Le parole per il dopo/6: Protezione

Piccolo vocabolario etico perché tutto tutto ciò che è successo non riaccada

Protezione: siamo ossessionati da questa parola. Non pensiamo ad altro, a proteggere noi stessi, a proteggere i nostri figli. Lo facciamo comprando creme solari, mettendo cappelli e sciarpe, portandoli in macchina sotto la scuola. Il virus ha fatto diventare la protezione la parola chiave, la mascherina sul viso è diventata il nostro simbolo universale. 

Eppure, per quanto riguarda la protezione, dobbiamo ancora imparare tutto. La verità è che ci siamo protetti nel modo sbagliato, non per nostra colpa, ma neanche senza alcuna responsabilità. E infatti oggi ci ritroviamo, noi ossessionati dalla protezione, completamente esposti. In pericolo. Sempre più in pericolo.

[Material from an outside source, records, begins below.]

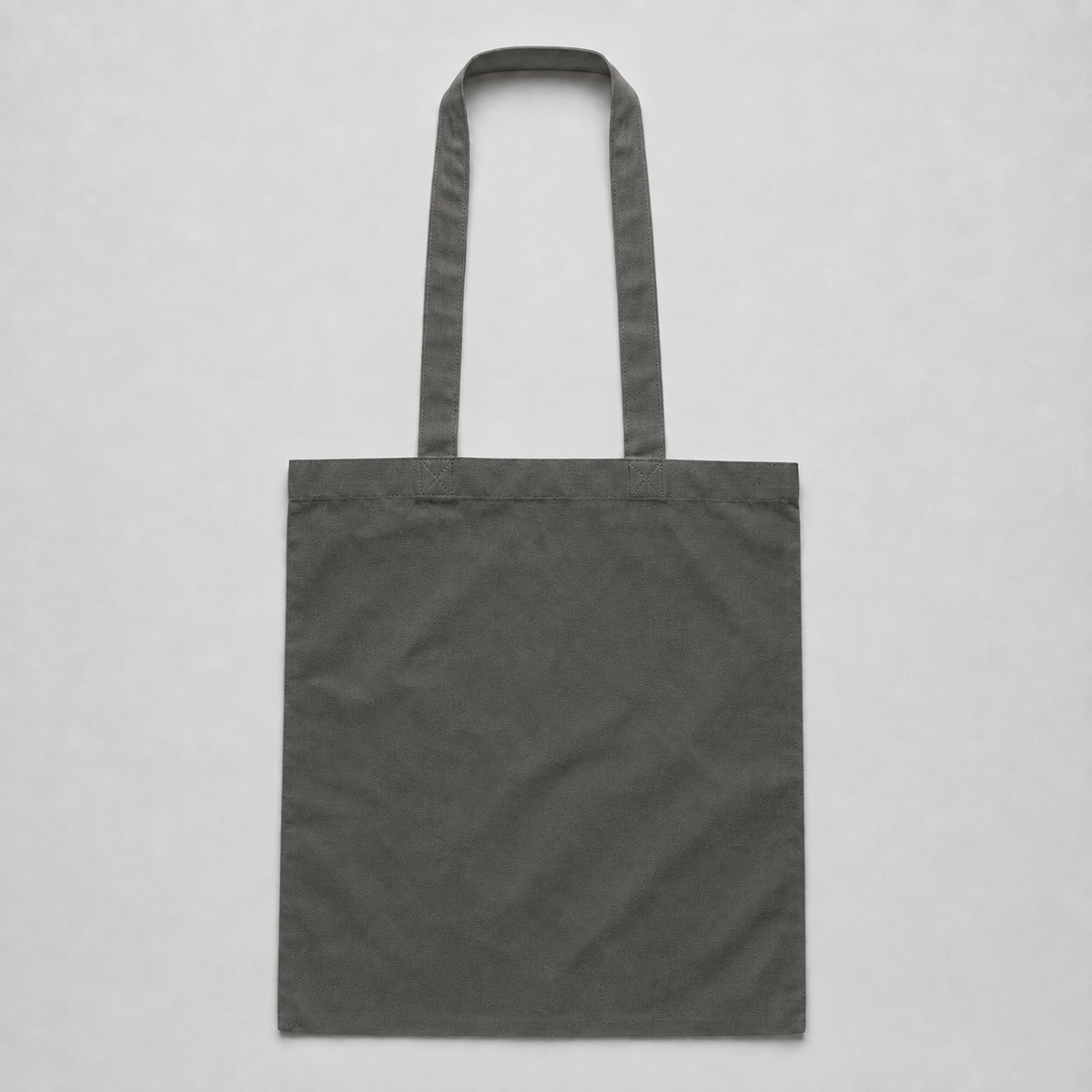 Baumwolltasche mit Druck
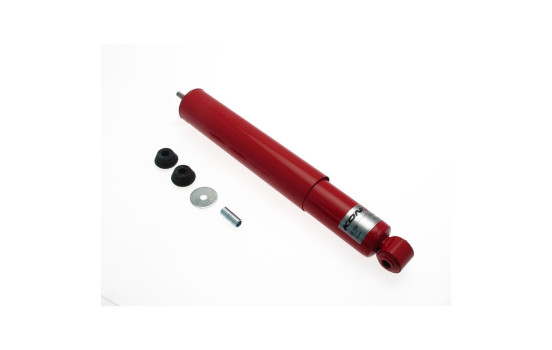 Amortisseur CLASSIC RED 82-1756 Koni
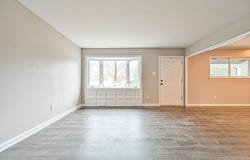 317 E Collings Dr, Williamstown, NJ 08094-9999
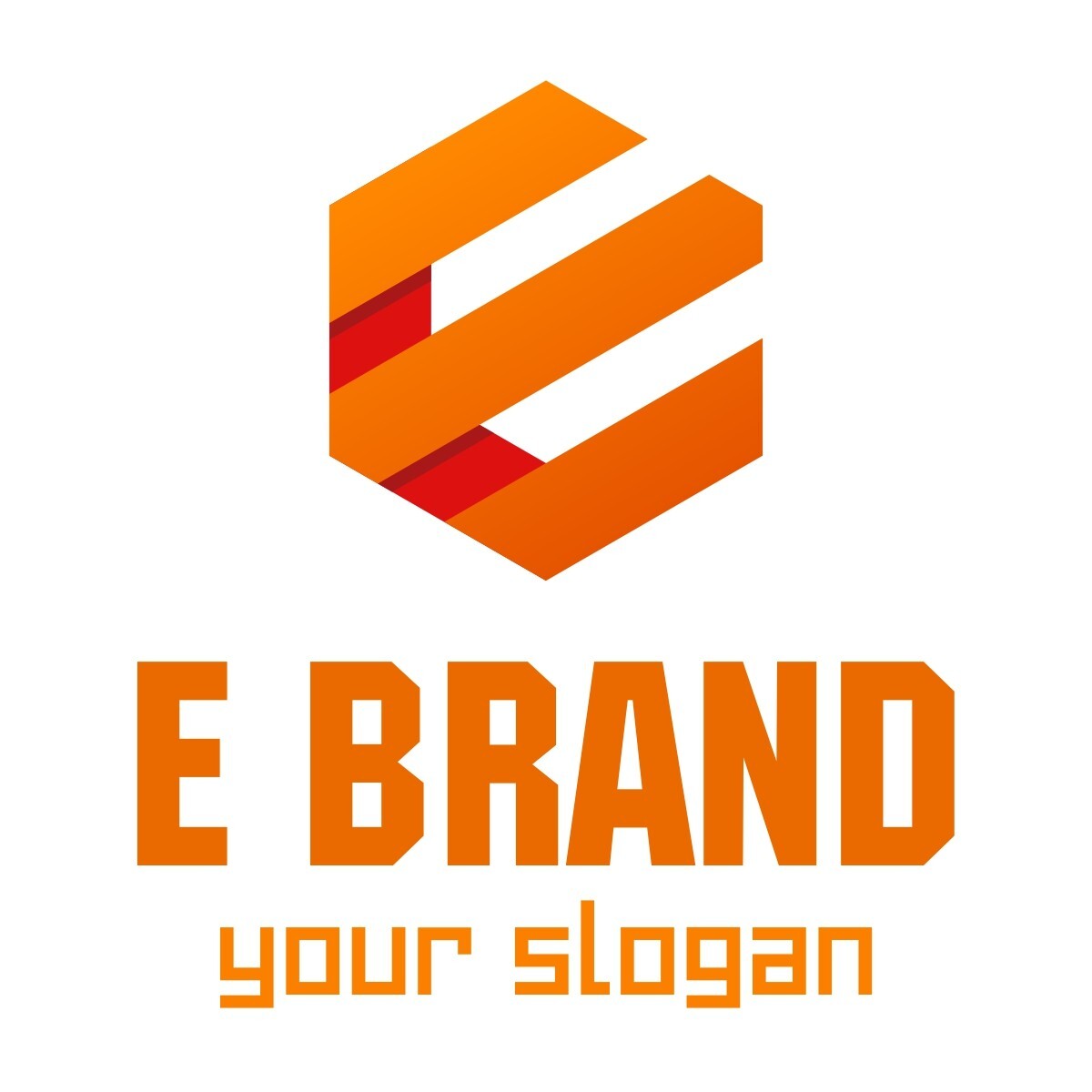 Professional  custom unique logo design. Unlimited revisions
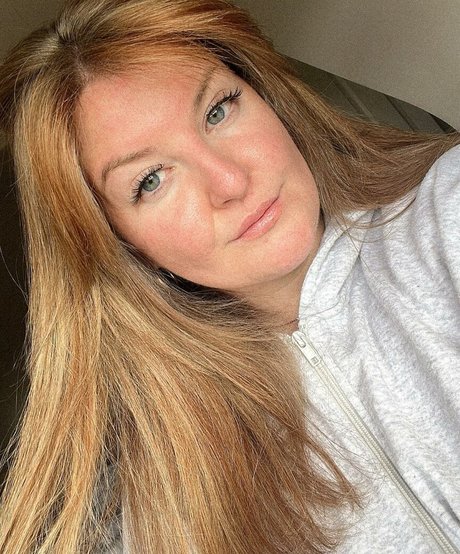 Rebecca Shortt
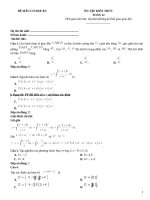 Đề ôn tập toán 2 có đáp án 1 (4)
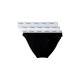 дамско,бельо,дамски,бикини,и,танкини,calvin,klein,lv00qd5207,panties,3,units,multicolor,(black,classic,white,plein,air)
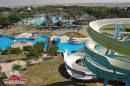 Аквапарк Дримленд (DreamLand), Умм Аль Кувейн, ОАЭ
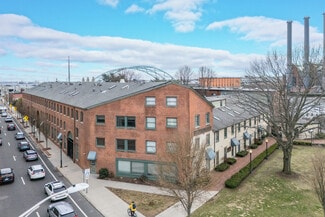 More details for 520 S Water St, Providence, RI - Office for Sale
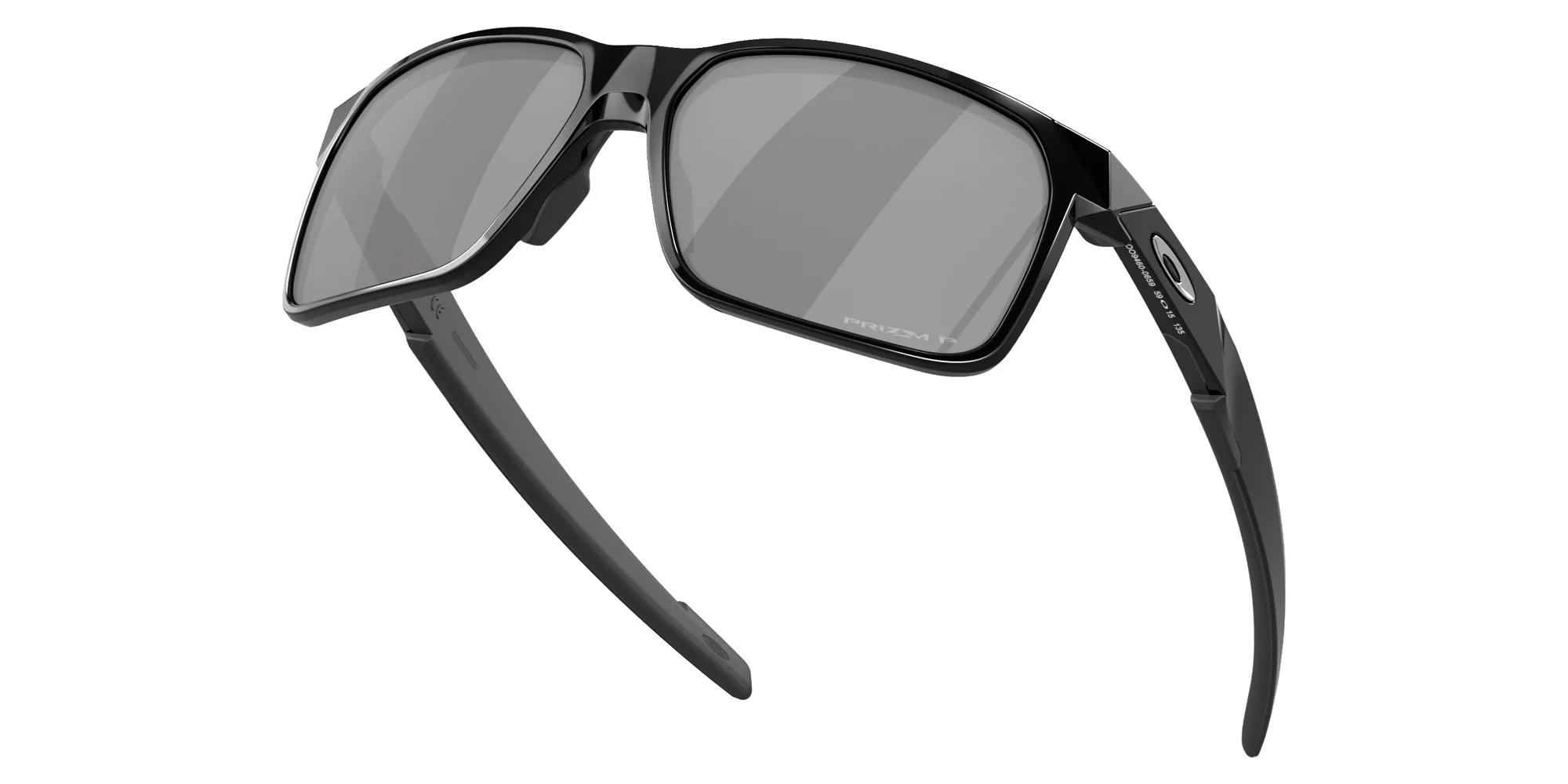 OAKLEY - OO9460 Portal X - Image 14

Il virus, la temperatura in aumento, gli ecosistemi distrutti, la deforestazione. Strati di pelle preziosi via via tolti, tanto da lasciarci completamente vulnerabili. 

Dove abbiamo sbagliato? Prendendo la protezione come un atto individuale. Credendo che bastasse spalmare la crema sul nostro corpo per evitare che quel sole bruciasse. Invece no. Il sole ha aumentato il suo calore perché non abbiamo protetto, collettivamente, il mondo che ci è stato donato. Invece di controllare che le foreste non fossero distrutte, abbiamo comprato pacchetti di prevenzione e check up. Invece che proteggere la biodiversità, i mari, gli ecosistemi abbiamo comprato case private più accessoriate, dotate di condizionatori sofisticati, di materiali d’eccellenza. Ma non è così che ci possiamo proteggere. 

Bisogna ricominciare da capo. Capendo che la nostra protezione passa non solo per la cura del nostro corpo ma per il corpo globale nel quale siamo. Che è meglio salvare una pianta che farci l’ennesimo controllo. Se il mare respira, respiriamo anche noi. Se le foreste respirano, respiriamo anche noi. Viceversa, moriamo, e nessuna autoproduzione potrà salvarci. 

Non limitarsi al proprio corpo privato è più faticoso che pensare al collettivo. Perché quest’ultimo ci espone alla diversità dell’altro, al conflitto, alla difficoltà dell’accordo. Ma anche all’impotenza. E alla rabbia, vedendo che chi dovrebbe proteggerci non lo fa. Eppure è un passaggio che dobbiamo fare. Così come dobbiamo chiedere a chi fa le leggi di proteggerci davvero. Perché noi vogliamo vivere.